* **READING PASSAGE**
((

7. Donetsk is a proletarian city.
 
“There are many universities, professors, and students in Donetsk — it is a fairly intellectual city,” says Oleksii Zaretsky, who came here from Kovel in 1995 and stayed after completing studies in the philharmonic society. “Moreover, Donetsk has revamped its image in the past eight to 10 years and turned into an absolutely European city.” As he says this, we pass the Lenin monument that no one is ever going to remove here. “I was once going by this monument with my son, and he asked me about who the man was,” says Oleksii. “I told him and mentioned all of Lenin’s flaws. To this my son replied: ‘Well, grandma said that grandfather Lenin was a good man.’”
 
8. Wives of Donetsk businessmen are housewives.

))

* **DATA EXTRACT**
((

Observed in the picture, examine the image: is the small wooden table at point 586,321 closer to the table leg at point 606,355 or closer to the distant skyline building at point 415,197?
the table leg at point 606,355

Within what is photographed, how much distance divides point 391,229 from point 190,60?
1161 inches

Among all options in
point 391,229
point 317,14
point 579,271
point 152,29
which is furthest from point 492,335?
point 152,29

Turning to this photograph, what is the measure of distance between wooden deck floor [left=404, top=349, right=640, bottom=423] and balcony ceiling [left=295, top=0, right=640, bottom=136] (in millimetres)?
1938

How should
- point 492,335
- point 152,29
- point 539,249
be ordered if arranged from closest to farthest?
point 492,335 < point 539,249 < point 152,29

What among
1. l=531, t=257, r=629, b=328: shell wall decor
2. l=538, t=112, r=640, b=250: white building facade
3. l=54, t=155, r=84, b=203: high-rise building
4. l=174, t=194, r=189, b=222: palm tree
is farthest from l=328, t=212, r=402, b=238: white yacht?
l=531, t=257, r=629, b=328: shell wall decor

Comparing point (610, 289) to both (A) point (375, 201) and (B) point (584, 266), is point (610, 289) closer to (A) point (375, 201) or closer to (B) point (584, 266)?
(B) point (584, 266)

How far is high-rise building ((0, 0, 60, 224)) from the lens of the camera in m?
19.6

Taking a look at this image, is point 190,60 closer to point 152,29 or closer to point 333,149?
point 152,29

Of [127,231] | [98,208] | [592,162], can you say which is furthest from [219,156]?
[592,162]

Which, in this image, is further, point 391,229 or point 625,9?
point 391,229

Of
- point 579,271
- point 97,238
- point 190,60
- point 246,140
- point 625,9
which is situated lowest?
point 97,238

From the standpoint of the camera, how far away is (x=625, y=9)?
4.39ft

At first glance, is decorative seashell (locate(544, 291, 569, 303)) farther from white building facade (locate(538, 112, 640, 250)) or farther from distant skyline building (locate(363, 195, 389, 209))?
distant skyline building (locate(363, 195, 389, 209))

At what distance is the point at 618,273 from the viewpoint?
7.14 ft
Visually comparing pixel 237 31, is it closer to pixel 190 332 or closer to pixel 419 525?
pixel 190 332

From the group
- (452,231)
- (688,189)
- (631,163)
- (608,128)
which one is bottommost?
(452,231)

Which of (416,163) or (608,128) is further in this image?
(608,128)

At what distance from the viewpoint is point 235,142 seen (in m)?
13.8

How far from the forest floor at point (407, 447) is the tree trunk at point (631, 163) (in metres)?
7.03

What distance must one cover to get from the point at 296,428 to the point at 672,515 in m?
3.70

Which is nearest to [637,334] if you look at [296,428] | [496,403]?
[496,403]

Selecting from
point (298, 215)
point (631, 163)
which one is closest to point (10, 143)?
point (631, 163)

))

* **BRIEF**
Reproduce the Donetsk passage between "7. Donetsk is" and "businessmen are housewives.", inclusive.

* **TASK RESULT**
7. Donetsk is a proletarian city.
 
“There are many universities, professors, and students in Donetsk — it is a fairly intellectual city,” says Oleksii Zaretsky, who came here from Kovel in 1995 and stayed after completing studies in the philharmonic society. “Moreover, Donetsk has revamped its image in the past eight to 10 years and turned into an absolutely European city.” As he says this, we pass the Lenin monument that no one is ever going to remove here. “I was once going by this monument with my son, and he asked me about who the man was,” says Oleksii. “I told him and mentioned all of Lenin’s flaws. To this my son replied: ‘Well, grandma said that grandfather Lenin was a good man.’”
 
8. Wives of Donetsk businessmen are housewives.